Details
-
Improvement
-
Status: Closed
-
Major
-
Resolution: Fixed
-
None
Description
Debug logging in DirectChannel lets us know the IDs of receivers of a message and the toString of the message but it's very difficult to figure out what thread on the receiving end is supposed to process that message.
Here's an example of what we currently have:
[debug 2021/02/01 16:15:17.492 PST persistgemfire8_host1_8586 <vm_9_thr_25_persist8_host1_8586> tid=0x4f0] Sending (DLockRequestProcessor.DLockResponseMessage responding GRANT; serviceName=__PDX(version 4); objectName=PDX_LOCK; responseCode=0; keyIfFailed=null; leaseExpireTime=9223372036854775807; processorId=509; lockId=509) to 1 peers ([rs-GEM-3166-PL1535a2i32xlarge-hydra-client-36(persistgemfire9_host1_8517:8517)<ec><v51>:41005]) via tcp/ip
This does not tell you anything about the receiver except its ID. On the receiving side the thread that, in this run, would handle that message is this:
persistgemfire9_host1_8517 <P2P message reader for rs-GEM-3166-PL1535a2i32xlarge-hydra-client-36(persistgemfire8_host1_8586:8586)<ec><v51>:41006 unshared ordered uid=1036 dom #1 local port=47207 remote port=42068> tid=0x51
I've highlighted the uid here because that is the uniqueId of the sending Connection. If you looked through the logs or stack traces of the receiver and knew the uniqueId of the sending Connection you could easily locate the thread that should receive this DLockResponseMessage. Currently this is much harder than it needs to be because the DirectChannel Sending log message doesn't include the uniqueId of the Connections it is using to send the message.
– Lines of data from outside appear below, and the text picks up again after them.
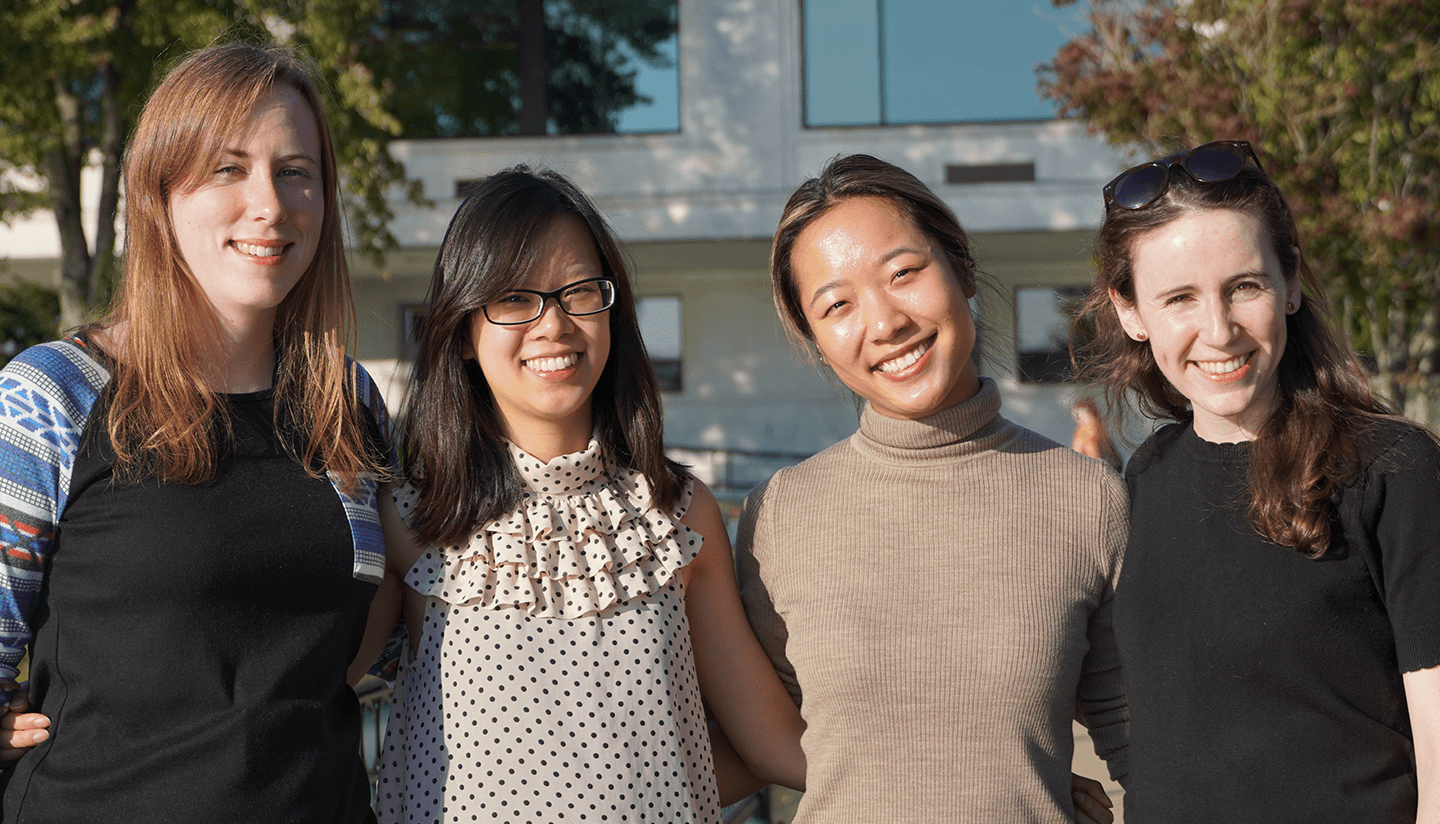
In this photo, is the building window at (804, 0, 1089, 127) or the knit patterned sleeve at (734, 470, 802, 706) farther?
the building window at (804, 0, 1089, 127)

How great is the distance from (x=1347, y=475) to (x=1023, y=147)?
51.2 feet

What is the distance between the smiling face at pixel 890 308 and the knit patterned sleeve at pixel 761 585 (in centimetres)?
39

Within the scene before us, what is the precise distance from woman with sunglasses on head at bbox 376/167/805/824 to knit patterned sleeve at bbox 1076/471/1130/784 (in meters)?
0.67

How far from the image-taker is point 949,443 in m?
2.57

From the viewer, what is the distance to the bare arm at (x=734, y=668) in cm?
268

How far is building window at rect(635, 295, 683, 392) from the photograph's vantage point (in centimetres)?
1833

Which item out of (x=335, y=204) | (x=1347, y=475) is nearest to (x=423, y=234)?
(x=335, y=204)

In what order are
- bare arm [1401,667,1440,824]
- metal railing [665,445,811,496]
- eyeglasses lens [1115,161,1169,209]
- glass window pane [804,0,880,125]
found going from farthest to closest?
metal railing [665,445,811,496]
glass window pane [804,0,880,125]
eyeglasses lens [1115,161,1169,209]
bare arm [1401,667,1440,824]

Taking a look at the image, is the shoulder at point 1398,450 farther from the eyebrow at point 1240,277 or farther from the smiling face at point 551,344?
the smiling face at point 551,344

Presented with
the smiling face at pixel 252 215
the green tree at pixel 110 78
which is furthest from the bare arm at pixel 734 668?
the green tree at pixel 110 78

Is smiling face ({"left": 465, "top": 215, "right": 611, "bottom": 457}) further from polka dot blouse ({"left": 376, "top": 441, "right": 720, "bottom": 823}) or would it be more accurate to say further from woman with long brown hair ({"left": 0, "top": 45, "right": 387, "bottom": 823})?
woman with long brown hair ({"left": 0, "top": 45, "right": 387, "bottom": 823})

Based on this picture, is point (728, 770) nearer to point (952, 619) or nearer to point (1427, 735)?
point (952, 619)

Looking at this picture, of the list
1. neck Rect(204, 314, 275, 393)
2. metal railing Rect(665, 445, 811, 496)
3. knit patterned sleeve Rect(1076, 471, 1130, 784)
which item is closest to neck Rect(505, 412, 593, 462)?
neck Rect(204, 314, 275, 393)

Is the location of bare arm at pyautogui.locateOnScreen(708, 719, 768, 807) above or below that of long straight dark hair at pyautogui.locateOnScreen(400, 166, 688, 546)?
below
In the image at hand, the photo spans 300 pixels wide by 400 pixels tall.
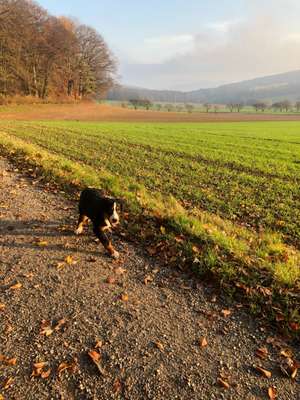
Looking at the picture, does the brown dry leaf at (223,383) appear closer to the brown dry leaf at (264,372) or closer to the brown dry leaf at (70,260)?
the brown dry leaf at (264,372)

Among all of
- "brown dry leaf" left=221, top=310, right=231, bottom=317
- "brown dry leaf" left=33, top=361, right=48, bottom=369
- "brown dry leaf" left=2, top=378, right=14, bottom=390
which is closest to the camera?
"brown dry leaf" left=2, top=378, right=14, bottom=390

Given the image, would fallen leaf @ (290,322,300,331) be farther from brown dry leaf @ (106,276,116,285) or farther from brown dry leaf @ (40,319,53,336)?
brown dry leaf @ (40,319,53,336)

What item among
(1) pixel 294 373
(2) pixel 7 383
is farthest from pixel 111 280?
(1) pixel 294 373

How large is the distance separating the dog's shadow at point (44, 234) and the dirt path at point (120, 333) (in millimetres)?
42

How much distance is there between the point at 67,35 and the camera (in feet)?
236

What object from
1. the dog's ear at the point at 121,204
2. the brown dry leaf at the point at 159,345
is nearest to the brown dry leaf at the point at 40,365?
the brown dry leaf at the point at 159,345

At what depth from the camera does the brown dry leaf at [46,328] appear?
3.62 m

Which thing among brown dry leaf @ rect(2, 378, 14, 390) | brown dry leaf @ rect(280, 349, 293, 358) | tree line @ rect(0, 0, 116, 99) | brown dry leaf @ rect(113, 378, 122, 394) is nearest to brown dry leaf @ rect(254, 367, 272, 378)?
brown dry leaf @ rect(280, 349, 293, 358)

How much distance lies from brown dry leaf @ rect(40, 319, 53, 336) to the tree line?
2395 inches

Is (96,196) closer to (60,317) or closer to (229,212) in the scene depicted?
(60,317)

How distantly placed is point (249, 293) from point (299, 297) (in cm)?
69

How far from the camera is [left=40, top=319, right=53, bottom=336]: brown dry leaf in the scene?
11.9ft

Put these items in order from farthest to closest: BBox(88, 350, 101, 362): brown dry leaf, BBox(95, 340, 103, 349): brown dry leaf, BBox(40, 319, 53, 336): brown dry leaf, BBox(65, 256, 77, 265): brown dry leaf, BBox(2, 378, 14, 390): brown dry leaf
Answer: BBox(65, 256, 77, 265): brown dry leaf < BBox(40, 319, 53, 336): brown dry leaf < BBox(95, 340, 103, 349): brown dry leaf < BBox(88, 350, 101, 362): brown dry leaf < BBox(2, 378, 14, 390): brown dry leaf

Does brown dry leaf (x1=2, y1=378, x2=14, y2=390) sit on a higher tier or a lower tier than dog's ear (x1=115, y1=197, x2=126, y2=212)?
lower
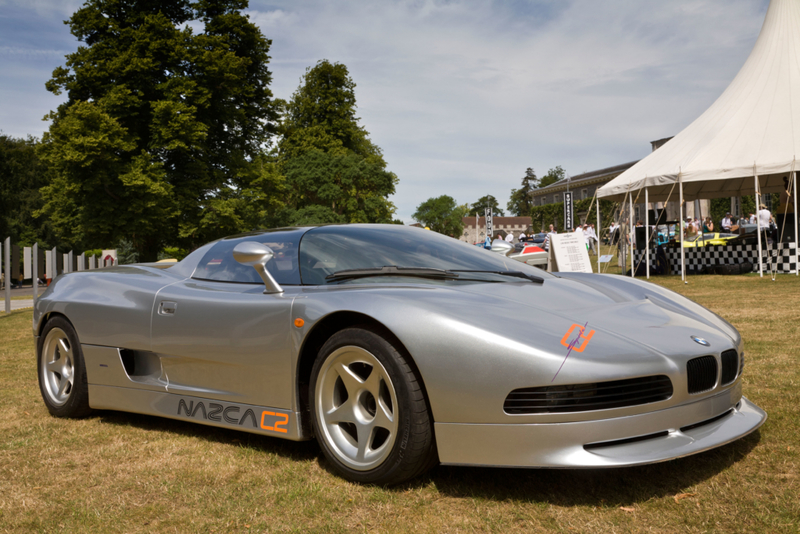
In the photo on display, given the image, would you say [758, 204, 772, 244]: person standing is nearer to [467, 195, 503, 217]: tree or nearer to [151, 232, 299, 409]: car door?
[151, 232, 299, 409]: car door

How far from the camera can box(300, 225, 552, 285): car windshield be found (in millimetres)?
3318

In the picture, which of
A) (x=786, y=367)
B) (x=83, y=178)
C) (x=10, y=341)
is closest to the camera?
(x=786, y=367)

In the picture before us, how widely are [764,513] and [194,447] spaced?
8.58 feet

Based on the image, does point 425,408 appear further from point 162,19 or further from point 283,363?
point 162,19

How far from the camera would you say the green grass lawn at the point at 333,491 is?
2363 mm

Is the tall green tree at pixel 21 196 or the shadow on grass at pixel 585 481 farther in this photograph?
the tall green tree at pixel 21 196

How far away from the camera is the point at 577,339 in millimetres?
2508

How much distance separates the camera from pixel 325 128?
4412 cm

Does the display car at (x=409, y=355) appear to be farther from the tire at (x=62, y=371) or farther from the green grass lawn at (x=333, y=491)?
the green grass lawn at (x=333, y=491)

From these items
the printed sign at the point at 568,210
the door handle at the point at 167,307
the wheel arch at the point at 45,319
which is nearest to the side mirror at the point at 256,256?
the door handle at the point at 167,307

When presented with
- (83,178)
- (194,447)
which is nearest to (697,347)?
(194,447)

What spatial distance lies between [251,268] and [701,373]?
225 centimetres

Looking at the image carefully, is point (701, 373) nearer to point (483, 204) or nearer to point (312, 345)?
point (312, 345)

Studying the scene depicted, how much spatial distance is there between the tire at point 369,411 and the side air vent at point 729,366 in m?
1.23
Let's change that log message to include the uniqueId of each outgoing Connection. Maybe something like this:
Sending (message.toString()) to 1 peers (peer ID), uid=1036 via tcp/ip
and on the receiving side we could be clearer about what the uid in the thread's name means:
persistgemfire9_host1_8517 <P2P message reader for rs-GEM-3166-PL1535a2i32xlarge-hydra-client-36(persistgemfire8_host1_8586:8586)<ec><v51>:41006 unshared ordered sender uid=1036 dom #1 local port=47207 remote port=42068> tid=0x51
or something like that.
Now we can look at the Sending message and know that the receiving thread will have uid=1036 in its name. Knowing this it ought to be possible to write a program/script to trace a message and its consequences from one node to another.